● Extracted entries
((

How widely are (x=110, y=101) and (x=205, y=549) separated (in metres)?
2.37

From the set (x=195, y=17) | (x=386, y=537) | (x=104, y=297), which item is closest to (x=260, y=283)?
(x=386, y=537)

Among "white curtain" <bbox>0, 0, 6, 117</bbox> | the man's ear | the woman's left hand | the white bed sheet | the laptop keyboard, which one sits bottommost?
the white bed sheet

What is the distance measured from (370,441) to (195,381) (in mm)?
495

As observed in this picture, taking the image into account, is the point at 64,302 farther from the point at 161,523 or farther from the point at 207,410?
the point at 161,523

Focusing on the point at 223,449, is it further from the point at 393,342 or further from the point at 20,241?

))

● Written instruction
All lines from the one with "From the set" through the final line above are to be quoted exactly; quote no other line.

● Answer
From the set (x=195, y=17) | (x=386, y=537) | (x=104, y=297), which item is closest to (x=260, y=283)?
(x=386, y=537)

Among "white curtain" <bbox>0, 0, 6, 117</bbox> | the man's ear | the woman's left hand | the white bed sheet | the laptop keyboard, which one sits bottommost?
the white bed sheet

What is the distance measured from (370,441) to (195,381) (in mm)?
495

As observed in this picture, taking the image into account, is the point at 64,302 farther from the point at 161,523 or farther from the point at 207,410?
the point at 161,523

Focusing on the point at 223,449, is it further from the point at 393,342 or further from the point at 20,241?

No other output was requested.